Description
Date depot: 1 janvier 1900
Titre: Certified and Optimizing Bit Slicing Compiler
Encadrant :
Dagand PIERRE-EVARISTE (IRIF)
Directeur de thèse:
Gilles MULLER (Non relevant)
Domaine scientifique: Sciences et technologies de l'information et de la communication
Thématique CNRS : Non defini
Resumé:
It is common knowledge that a modern computer manipulates 64-bit registers. Most programmers therefore have a deeply ingrained conception of the 'atom of computation' being a 64-bit value, which could represent a number or a pointer for example.
Software bit slicing [Pornin'01], also called 'SIMD within a register' (SWAR) [Fischer'03], is a programming trick by which a 64-bit register is treated by the programmer as 64 1-bit registers.

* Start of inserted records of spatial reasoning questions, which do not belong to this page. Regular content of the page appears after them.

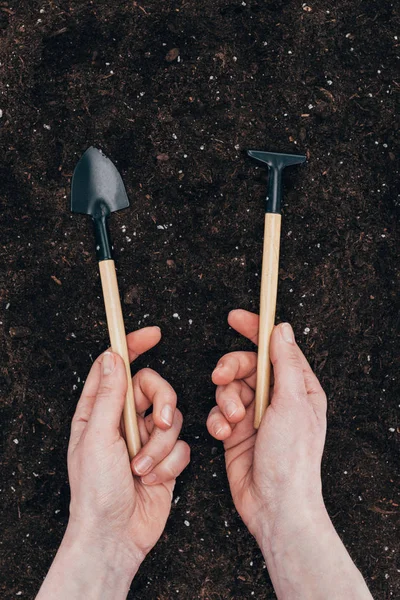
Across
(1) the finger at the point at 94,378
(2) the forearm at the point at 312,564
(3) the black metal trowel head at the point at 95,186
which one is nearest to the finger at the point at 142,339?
(1) the finger at the point at 94,378

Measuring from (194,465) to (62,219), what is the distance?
0.77 m

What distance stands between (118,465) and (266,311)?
480 mm

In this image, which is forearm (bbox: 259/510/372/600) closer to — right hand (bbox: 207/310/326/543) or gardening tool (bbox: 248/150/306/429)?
right hand (bbox: 207/310/326/543)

As a result, bitwise operations - for example, the logical negation of a 64-bit register - behave as a SIMD ('single instruction, multiple data') instruction on 64 1-bit registers: we can exploit bit-level parallelism and therefore increase the throughput of some algorithms.
This technique is particularly exploited in cryptography for its improved throughput on some cryptographic primitives [Biham'97, Canright'05, Azad'07] but also for its resistance against timing-attack [Kasper'09].